By his gallantry and devotion to duty, Sergeant Slayton has reflected great credit upon himself and the United States Air Force.
Excerpt from “Brothers in Berets”:
On the night of 23–24 September 1968, a determined enemy force made repeated attempts to overrun the camp at Katum. After the at- tacks, Slayton recalled that American intelligence personnel surmised it was “the graduation for the infantry class,” because so many brand-new AK-47s littered the area. Slayton had never experienced the effectiveness of the AC-130 Specter gunship, but that night “they put their power where they needed to” to save their comrades on the ground.
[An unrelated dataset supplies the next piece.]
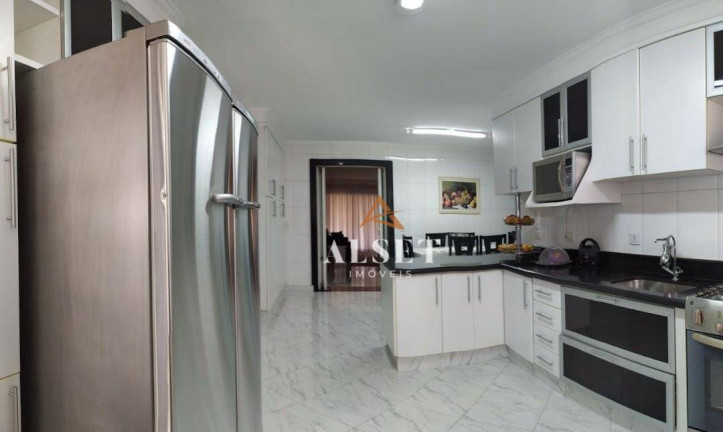 Imagem Apartamento com 4 Quartos à Venda, 235 m² em Anália Franco - São Paulo Imagem Apartamento com 4 Quartos à Venda, 235 m² em Anália Franco - São Paulo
At one point, Slayton manned an M-60 machine gun dur- ing a probe that brought the enemy within 70 yards of his position. The next morning, Slayton and Elizondo cleared the runway of unexploded ordnance prior to coordinating the day’s resupply airdrops. Elizondo recalled pulling bombs out of the ground, a hazardous undertaking. They also noticed a number of enemy prisoners of war (POW), several horribly wounded and missing arms or legs, the grim result of the previous night’s unrelenting attacks. Elizondo offered one a cigarette, which the wounded man refused with disdain.
Positioned near the runway, the combat controllers relied on their portable radio to maintain communications with aircraft in the vicinity. There, they were exposed, as Slayton’s Silver Star citation read, to “hostile ground fire while controlling incoming resupply aircraft bringing vital munitions and supplies to the beleaguered camp.”
Slayton and Elizondo accounted for 2 of the 22 Silver Stars earned by combat controllers during the Southeast Asia conflict.